The Radio Hall of Fame is also there, and it is an interactive video console display of inductee biographies. Several vintage radios are on a nearby wall, as well as some free trading cards of inductees. One of Chicago’s notable radio stations has its own exhibit there, 97.9 WLUP “The Loop,” once home to personalities such as Steve Dahl and Garry Meier, Jonathan Brandmeier, and others in the late 1970s through 1990s. Much of the display is history on a wall (including a whole wall on Disco Demolition), but there are some artifacts, such as token promotional items, a six-pack of Coho-Cola, and a Lorelei Shark color photo poster (“The Loop Girl”). Not many museums have nostalgia from less than 50 years ago – but here is one chance of several for those in and around Chicago to relive some memories. A shattered disco record from the event would have made the exhibit complete.

The walking tour concluded with a brief I Dream of Jeannie 60th anniversary exhibit with the show’s history, one of the genie lamps on the show, and a photo op with an inside-the-bottle pink backdrop. The museum also has a collection of old television sets, and a small Svengoolie exhibit with his original casket. There are a few more artifacts that I haven’t mentioned, but mentioning all of them wouldn’t make you come visit – so come visit!
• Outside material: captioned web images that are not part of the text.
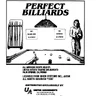 Perfect Billiards manual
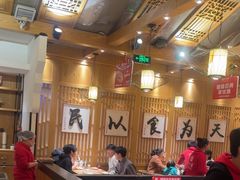 -同合居·非遗东北菜(红博会展店)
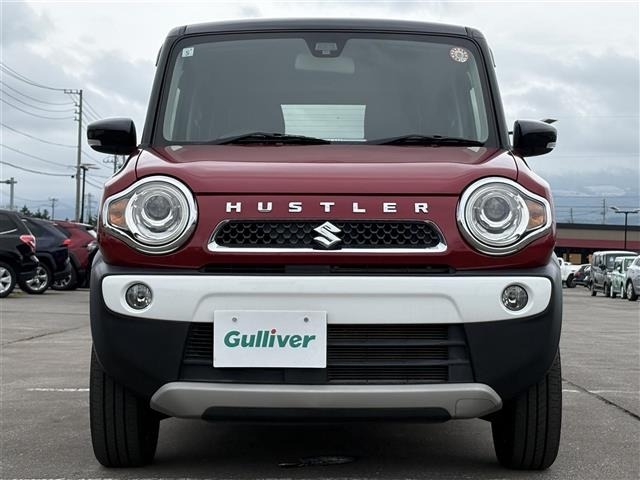 Suzuki HUSTLER 2015 8268290-22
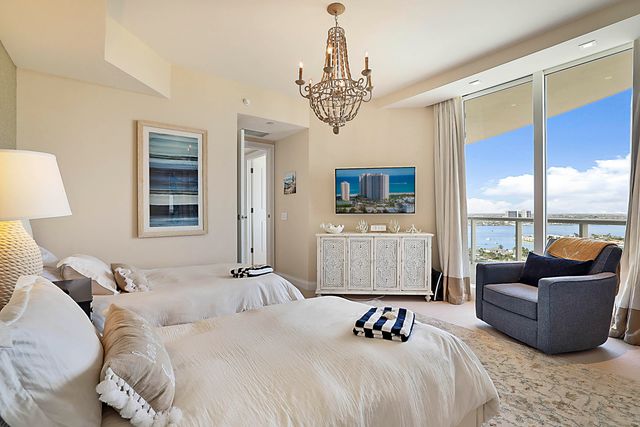 2700 N OCEAN Drive 2206B, Singer Island, FL 33404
The Museum of Broadcast Communications is a nonprofit institution dedicated to preserving and showcasing the history and cultural impact of radio, television and emerging media. Founded in 1982 by broadcaster Bruce DuMont, the museum collects, archives and presents content through exhibits, presentations, educational programs and digital resources that aim to educate and inform visitors – as well as promote media literacy. The media collections (as mentioned, in storage at this present moment) include thousands of hours of broadcast material, artifacts, and documents that illustrate the evolution of communication and storytelling. The museum emphasizes the role of media in shaping society, seeking to connect audiences with the past, present and future of broadcasting.
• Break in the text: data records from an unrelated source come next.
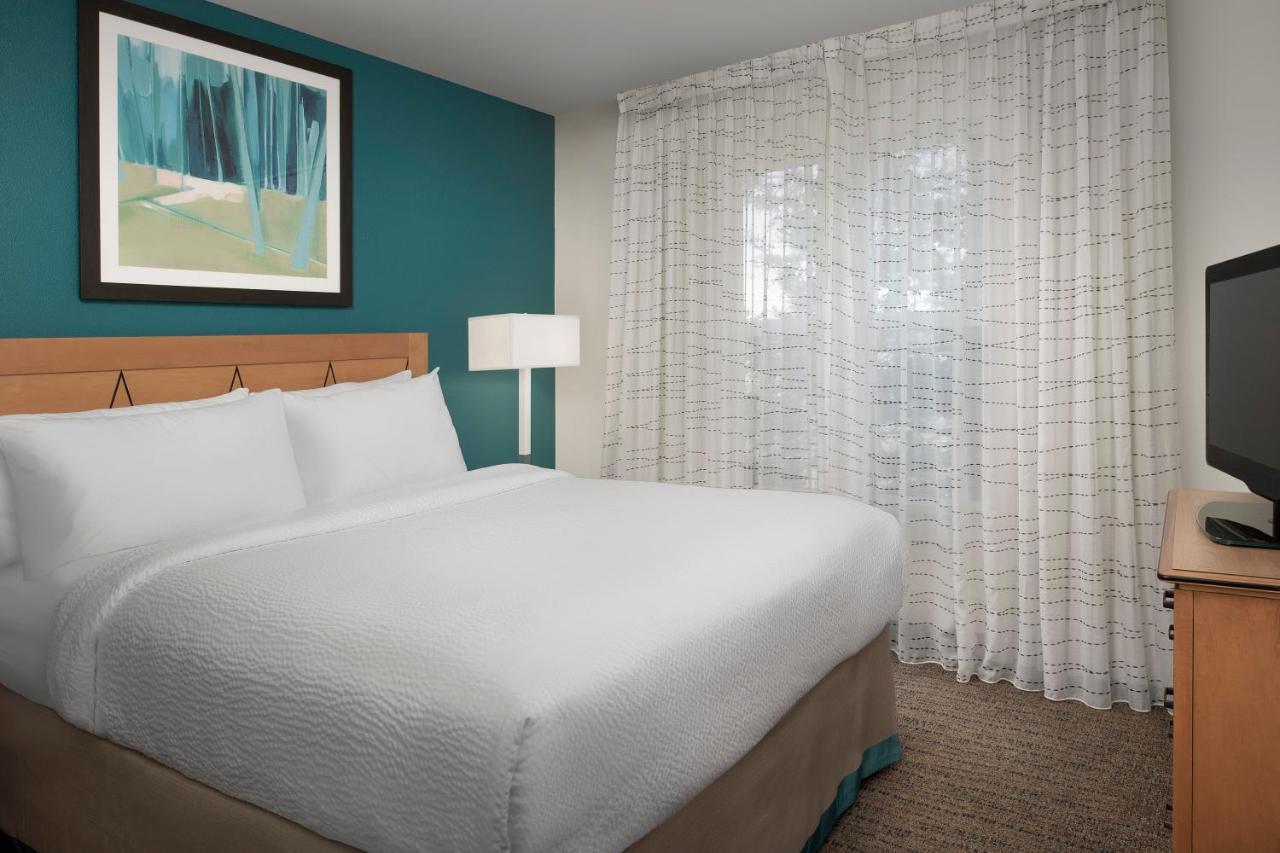Residence Inn Чіко Екстер'єр фото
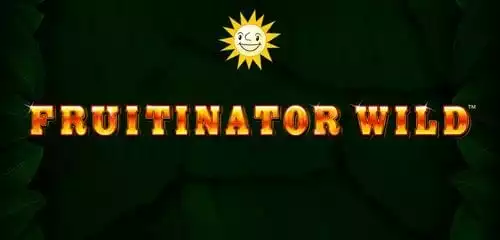 Fruitinator Wild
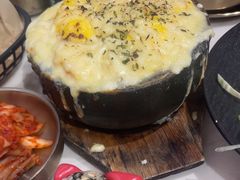 -HOTISLAND海鸡岛·韩国料理(江南西店)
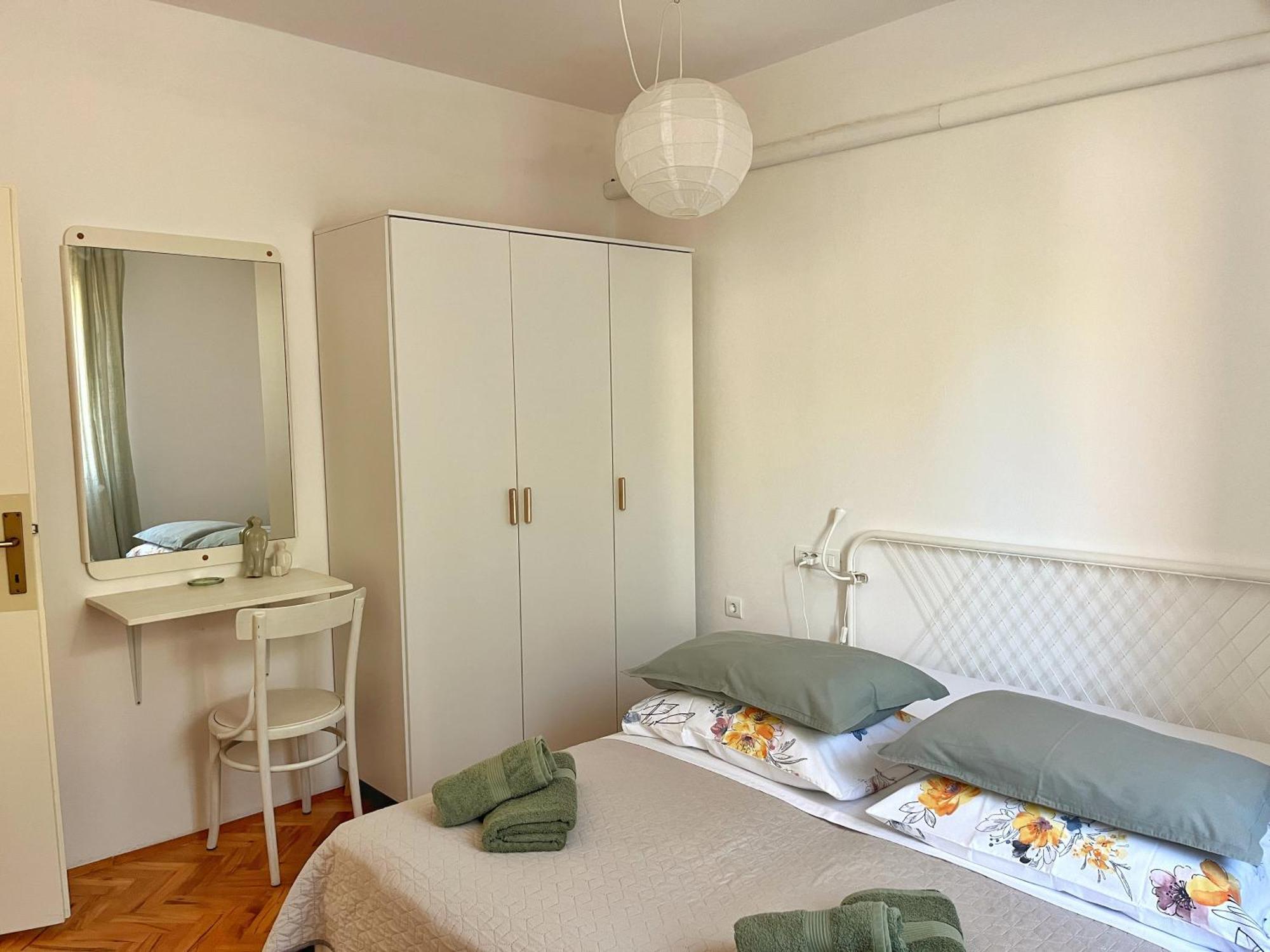 Apartment Nino In Póla Kültér fotó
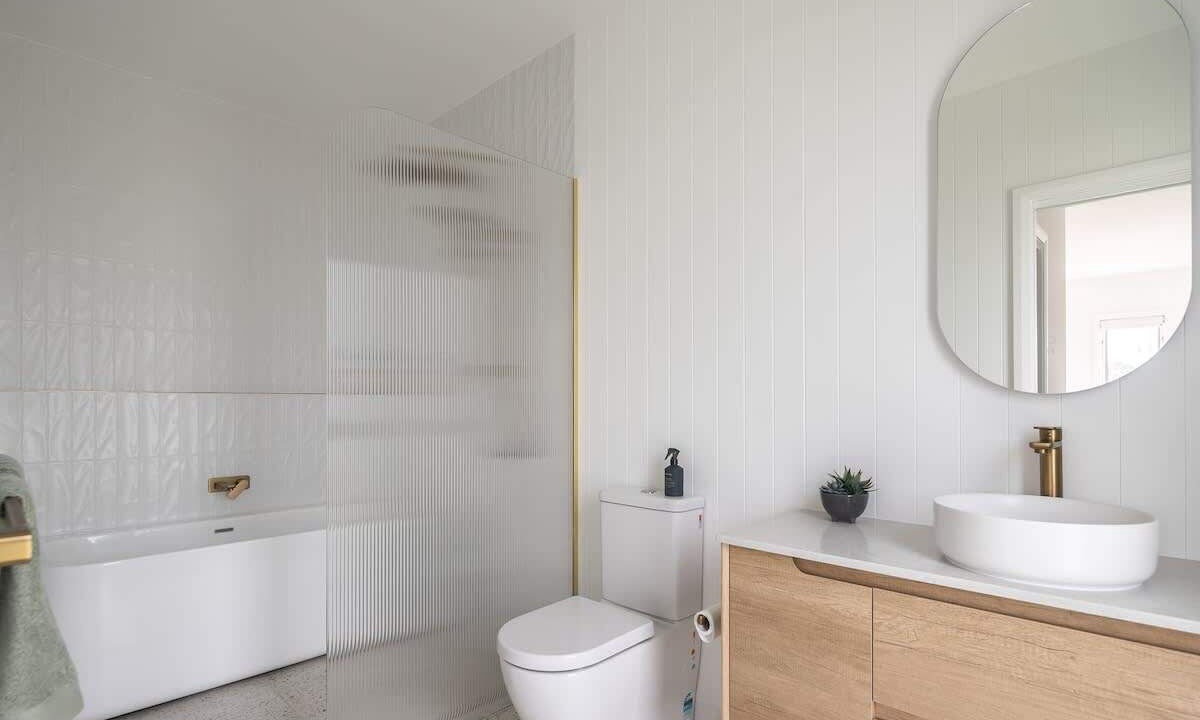 Photo of Bathroom in Exeter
At $24 an adult ticket, I made sure I read through everything there and watched the videos as long as I could, including a video on Carson’s life that I didn’t get through before the museum closed. A small gift shop also is there. Here’s hoping the museum can find a permanent home and its artifacts continue to have some visibility – somewhere, somehow. We’ll have to see what the future holds for this place.
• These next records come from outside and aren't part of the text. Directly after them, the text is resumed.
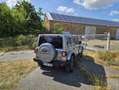 Jeep Wrangler 2.2 CRDi Hardtop AWD Automatik Sahara Silber - thumbnail 2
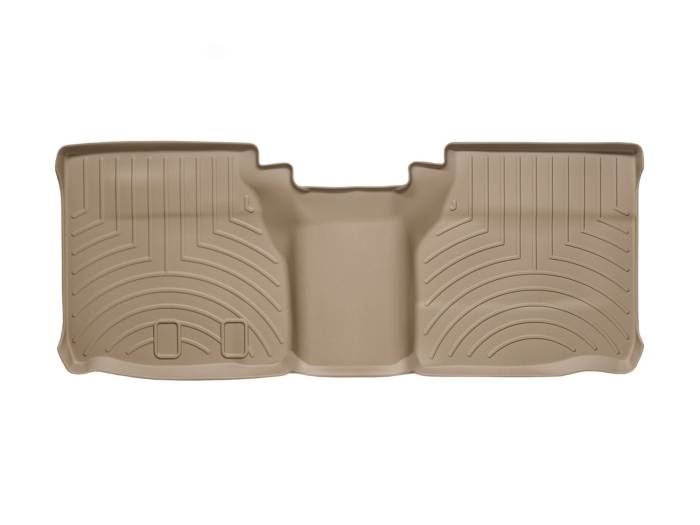 WeatherTech - WeatherTech FloorLiner DigitalFit 450472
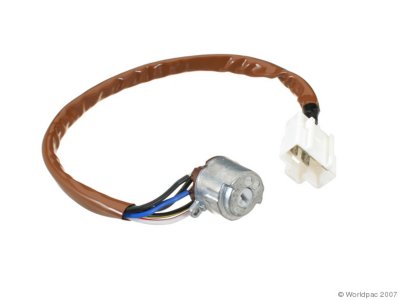 OE Aftermarket Ignition Switch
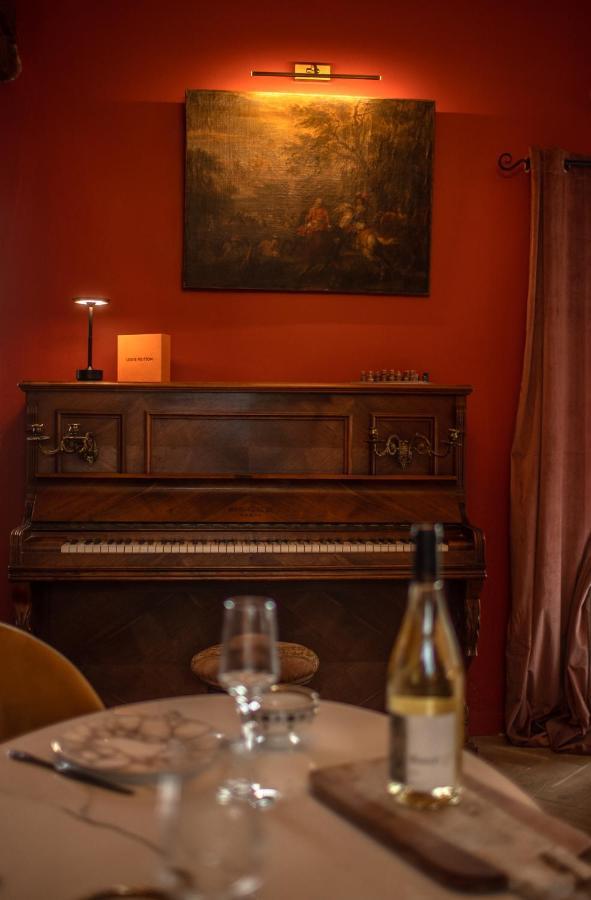 Les Arts - Cocon Romantique En Baie De Somme Boismont  Экстерьер фото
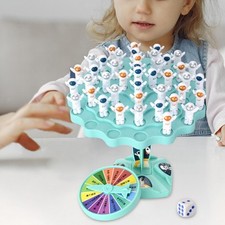 Balanced Tree Board Game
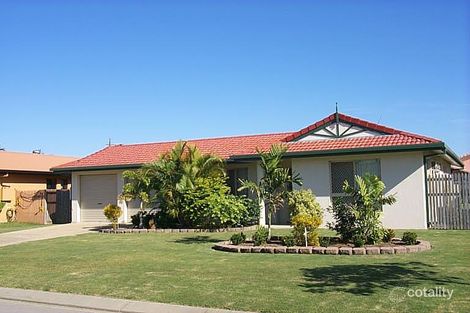 52 Fielding Way, Kirwan, QLD 4817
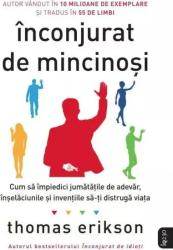 Inconjurat de mincinosi Thomas Erikson 2025 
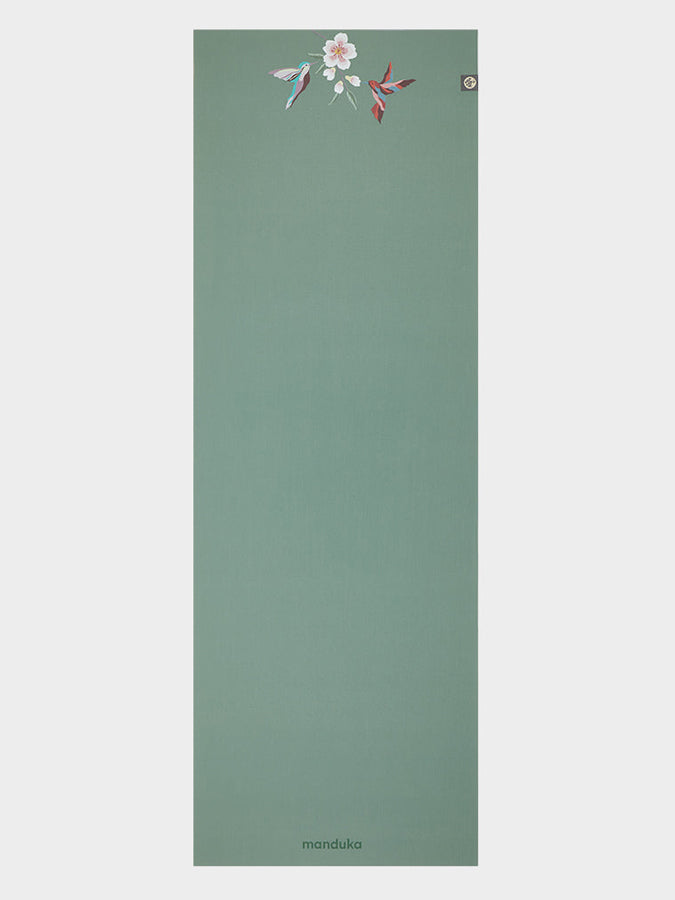 Manduka eKO SuperLite Travel Yoga Mat – 1.5mm | Lightweight & Eco-Friendly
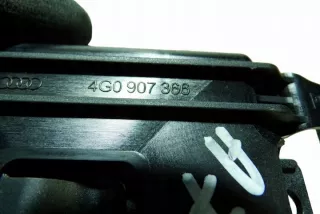 4H0907357A Блок управления светом Audi A6 C7 (S6,RS6) Арт e12600859, вид 3
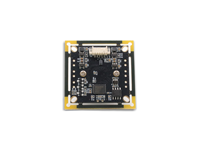 Module de caméra USB OV2735 HD 1080p avec microphone, sonnette vidéo et image et capteur de reconnaissance faciale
As mentioned, the museum is a block away from the Ogilvie Transportation Center, which serves Metra rail transportation from as far out as Kenosha, Harvard and Elburn. A trip just to visit this place, or walk around a little bit, can be as cheap as parking at Elburn for $1.50 a day, and a round train trip (between $7-$13.50 depending on the day and how tech savvy you are on phone apps). That will beat downtown parking fees any day.